WHAT YOU SHOULD DO
From the article on the Iowa running backs, echo word for word the passage starting with "It’s unclear how" and going on through "a season unscathed.".

TEXT SHOWN
★ ★ ★ ★ ★
IOWA CITY, Iowa – Jordan Canzeri and LeShun Daniels stood here in the Iowa performance center Tuesday morning tempting people to judge them. The former was listed on the roster at 5-foot-9, 192 pounds (generously). The latter checked in at 6-0, 225.
We like to pigeonhole folks in our society. We especially enjoy doing it with athletes. These Hawkeye running backs invite labels based on appearance.
Daniels, a junior, looks the part of a bruising, battering ram crashing his way through the hole. Canzeri appears to be the nibble, change-of-pace back used to keep defenses off balance. While these roles may turn out to be a reality, both guys feel like they’re complete backs.
"I have the positive outlook that I can handle whatever the coaches are going to throw at me. However many times they want me to run the ball and how many times I’m in position to, I feel as if I can do so. I’ve worked hard enough for it and I know body-wise I can hold up for it as well," Canzeri said.
"There’s always going to be that noise. With LeShun, people think that he’s just a back that will run people over. But, no, he’s very quick. He can make people miss as well."
The Iowa coaches vaulted Daniels into the starting role after he excelled this spring. The staff has maintained that Canzeri, who entered the offseason as the No. 1, also will be used.
It’s unclear how the timeshare will unfold when the season kicks off Saturday against Illinois State at Kinnick Stadium (11 a.m. CT, BTN). It could depend on which guys is performing better. Derrick Mitchell Jr. and Akrum Wadley also are pushing for carries.
"We’ll just kind of play it by ear and see how it goes," Iowa Coach Kirk Ferentz said. "I don’t know if we’ll go with the hot-hand guy or use Jordan maybe a little bit more on third down. I think we have a nice opportunity to mix it up a little bit."
Said Daniels: "You expect to have all the reps but you never know how it’s going to play out during the game."
Daniels and Canzeri have dealt with injuries in their college careers. Neither back has made it through a season unscathed.
★ ★ ★ ★ ★
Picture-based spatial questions
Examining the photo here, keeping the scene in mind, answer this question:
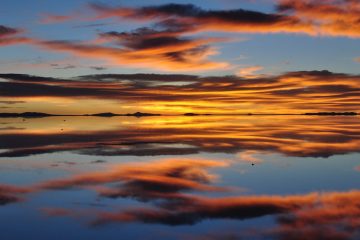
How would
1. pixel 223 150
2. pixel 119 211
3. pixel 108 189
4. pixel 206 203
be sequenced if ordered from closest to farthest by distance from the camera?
pixel 119 211 < pixel 206 203 < pixel 108 189 < pixel 223 150

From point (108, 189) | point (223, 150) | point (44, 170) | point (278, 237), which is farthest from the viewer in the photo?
point (223, 150)

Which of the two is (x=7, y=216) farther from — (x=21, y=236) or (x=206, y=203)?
(x=206, y=203)

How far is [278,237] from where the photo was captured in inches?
325

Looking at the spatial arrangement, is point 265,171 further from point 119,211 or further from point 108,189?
point 119,211

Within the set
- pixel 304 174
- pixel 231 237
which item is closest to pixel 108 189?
pixel 231 237

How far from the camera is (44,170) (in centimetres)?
1656

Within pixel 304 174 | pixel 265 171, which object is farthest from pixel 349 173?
pixel 265 171

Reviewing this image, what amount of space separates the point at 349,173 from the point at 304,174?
1.71m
★ ★ ★ ★ ★
THE REPLY
It’s unclear how the timeshare will unfold when the season kicks off Saturday against Illinois State at Kinnick Stadium (11 a.m. CT, BTN). It could depend on which guys is performing better. Derrick Mitchell Jr. and Akrum Wadley also are pushing for carries.
"We’ll just kind of play it by ear and see how it goes," Iowa Coach Kirk Ferentz said. "I don’t know if we’ll go with the hot-hand guy or use Jordan maybe a little bit more on third down. I think we have a nice opportunity to mix it up a little bit."
Said Daniels: "You expect to have all the reps but you never know how it’s going to play out during the game."
Daniels and Canzeri have dealt with injuries in their college careers. Neither back has made it through a season unscathed.